To find the air speed required to obtain the decrease in travel time, we need to add 40 to the original airspeed:
Required airspeed = 26.57 + 40 ≈ 66.57 miles per hour
So, the airspeed required to obtain the decrease in travel time is approximately 66.57 miles per hour, not 190 as you mentioned.
To solve this problem, let's first define the variables:
Let "s" be the original airspeed (in miles per hour).
Let "t" be the original travel time (in hours).
Let "t-12/60" be the reduced travel time (in hours) after increasing the airspeed by 40 miles per hour.

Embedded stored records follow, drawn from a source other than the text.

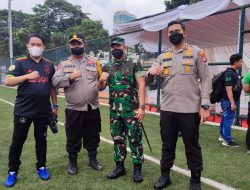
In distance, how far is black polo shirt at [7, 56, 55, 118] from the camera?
3818 millimetres

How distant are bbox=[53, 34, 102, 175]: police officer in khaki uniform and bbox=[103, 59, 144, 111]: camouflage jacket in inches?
15.4

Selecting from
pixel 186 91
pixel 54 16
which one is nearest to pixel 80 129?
pixel 186 91

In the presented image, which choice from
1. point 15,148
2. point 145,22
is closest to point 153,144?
point 15,148

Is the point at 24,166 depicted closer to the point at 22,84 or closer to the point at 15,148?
the point at 15,148

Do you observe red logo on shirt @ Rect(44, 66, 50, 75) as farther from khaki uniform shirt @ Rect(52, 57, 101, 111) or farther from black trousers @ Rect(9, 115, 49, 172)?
black trousers @ Rect(9, 115, 49, 172)

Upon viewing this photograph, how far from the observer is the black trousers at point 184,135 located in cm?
354

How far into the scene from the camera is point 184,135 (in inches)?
140

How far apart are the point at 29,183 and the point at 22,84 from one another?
127 cm

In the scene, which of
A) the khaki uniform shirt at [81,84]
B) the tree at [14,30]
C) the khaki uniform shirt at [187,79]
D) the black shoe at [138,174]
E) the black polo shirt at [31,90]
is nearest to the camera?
the khaki uniform shirt at [187,79]

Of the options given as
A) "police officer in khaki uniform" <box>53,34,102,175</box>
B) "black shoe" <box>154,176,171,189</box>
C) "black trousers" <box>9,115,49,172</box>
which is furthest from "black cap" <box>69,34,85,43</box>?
"black shoe" <box>154,176,171,189</box>

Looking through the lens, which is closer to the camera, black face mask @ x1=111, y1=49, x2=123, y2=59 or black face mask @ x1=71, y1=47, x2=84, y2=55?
black face mask @ x1=111, y1=49, x2=123, y2=59

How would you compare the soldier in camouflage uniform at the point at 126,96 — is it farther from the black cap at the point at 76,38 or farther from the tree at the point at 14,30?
the tree at the point at 14,30

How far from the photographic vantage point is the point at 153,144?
19.6 ft

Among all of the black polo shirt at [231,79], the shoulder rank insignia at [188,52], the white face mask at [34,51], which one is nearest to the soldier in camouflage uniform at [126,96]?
the shoulder rank insignia at [188,52]
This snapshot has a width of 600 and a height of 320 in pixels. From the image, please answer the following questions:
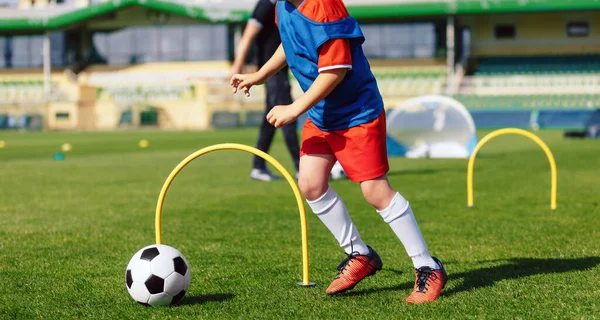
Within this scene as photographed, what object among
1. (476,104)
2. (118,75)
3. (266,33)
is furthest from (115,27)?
(266,33)

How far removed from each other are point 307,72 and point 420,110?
442 inches

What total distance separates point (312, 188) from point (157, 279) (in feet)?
2.92

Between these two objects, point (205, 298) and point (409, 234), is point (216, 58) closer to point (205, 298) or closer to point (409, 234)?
point (205, 298)

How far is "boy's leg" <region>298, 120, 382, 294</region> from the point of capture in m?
4.04

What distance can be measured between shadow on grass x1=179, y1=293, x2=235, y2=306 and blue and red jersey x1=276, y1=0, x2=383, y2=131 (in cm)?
96

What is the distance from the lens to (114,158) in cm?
1611

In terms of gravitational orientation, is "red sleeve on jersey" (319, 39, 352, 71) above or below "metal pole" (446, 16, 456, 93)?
below

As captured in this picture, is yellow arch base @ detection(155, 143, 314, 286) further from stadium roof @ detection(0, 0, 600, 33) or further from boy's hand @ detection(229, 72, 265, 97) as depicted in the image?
stadium roof @ detection(0, 0, 600, 33)

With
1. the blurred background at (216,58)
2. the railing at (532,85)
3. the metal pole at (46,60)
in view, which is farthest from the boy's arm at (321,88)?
the metal pole at (46,60)

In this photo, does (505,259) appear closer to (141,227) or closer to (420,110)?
(141,227)

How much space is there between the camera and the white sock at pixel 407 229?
3.93 m

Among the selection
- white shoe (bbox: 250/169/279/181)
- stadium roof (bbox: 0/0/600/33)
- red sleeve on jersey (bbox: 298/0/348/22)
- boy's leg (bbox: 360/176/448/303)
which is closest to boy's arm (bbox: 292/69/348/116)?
red sleeve on jersey (bbox: 298/0/348/22)

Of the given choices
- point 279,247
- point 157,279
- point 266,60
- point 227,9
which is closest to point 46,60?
point 227,9

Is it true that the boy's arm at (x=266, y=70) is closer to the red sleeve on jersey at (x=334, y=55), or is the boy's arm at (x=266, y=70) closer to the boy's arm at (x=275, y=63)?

The distance between Portland and Seattle is 145 miles, and the original travel time can be expressed as:
t = 145 / s
Similarly, the reduced travel time can be expressed as:
t - 12/60 = 145 / (s + 40)
Now, let's simplify this equation:
Simplify the equation for the reduced travel time:
Multiply both sides of the equation by (s + 40):
t(s + 40) - 12/60(s + 40) = 145
Expand and simplify:
ts + 40t - (1/5)s - 2/5 = 145
ts + 40t - (1/5)s = 145 + 2/5
Now, let's substitute the value of the original travel time into this equation:
t = 145 / s
Substituting t into the equation:
(145 / s)(s) + 40(145 / s) - (1/5)s = 145 + 2/5
145 + 5800/s - (1/5)s - 145 = 145 + 2/5
5800/s - (1/5)s = 2/5
Let's multiply both sides of the equation by 5s to eliminate the denominators:
5s(5800/s - (1/5)s) = 5s(2/5)
5800 - s^2 = 2s
Rearrange the equation:
s^2 + 2s - 5800 = 0
Now we can solve this quadratic equation.
Using the quadratic formula, where a = 1, b = 2, and c = -5800:
s = (-b ± √(b^2 - 4ac)) / 2a
s = (-2 ± √(2^2 - 4(1)(-5800))) / (2(1))
s = (-2 ± √(4 + 23200)) / 2
s = (-2 ± √23204) / 2
s = (-2 ± 152.27324) / 2
s ≈ -77.14 or s ≈ 75.14
Since airspeed cannot be negative, we take the positive value:
s ≈ 75.14
So, to obtain a decrease in travel time by 12 minutes, the airspeed required is approximately 75.14 miles per hour.